Assume that $p$ is a Gaussian prime, so $(p)$ is a maximal ideal of $Z[i]$, and consider the field $K = Z[i]/(p)$.
We state without proof that the set $${a + bi: 0 \le a, b < p}$$ forms a set of coset representatives of $K$ (forgive me for glossing over this detail).
Therefore, $K$ is isomorphic to the finite field $F$ of $p^2$ elements. From here on, we will use $a + bi$ to refer to the coset of $a + bi$ in $Z[i]/(p)$.
Furthermore, the set $A$ containing $$a: 0 \le a < p$$ forms a subfield isomorphic to the finite field of $p$ elements (this is plain from looking at $Z/(p)$, which must be a subring of $K$).
The group of units of $A$ is cyclic (by the primitive root theorem) and contains $4k$ elements, so $A$ contains an element $x$ of multiplicative order $4$.

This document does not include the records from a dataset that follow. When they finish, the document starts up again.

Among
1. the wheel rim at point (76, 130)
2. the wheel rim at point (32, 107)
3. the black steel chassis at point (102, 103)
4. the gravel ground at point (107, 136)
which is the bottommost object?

Of course, the equation $x^4 - 1 = (x^2 + 1)(x^2 - 1) = 0$ implies that $x^2 = -1$, since $A$ contains no $0$ divisors and and $x$ does not have order $2$ (remember that these equations are all modulo $p$).
Therefore, we have $(x^2 + 1) = (x + i)(x - i) = 0$.
Since $x$ is nonzero and $x$ and $i$ are linearly independent in $K$ over $A$, neither $(x + i)$ or $(x - i)$ can be equal to $0$.
Since $K$ contains $0$ divisors, our assumption that $K$ was a field must have been incorrect, so the ideal $(p)$ is not maximal and $p$ is not a Gaussian prime.
I know this proof glosses over several details, but have I made any obvious errors?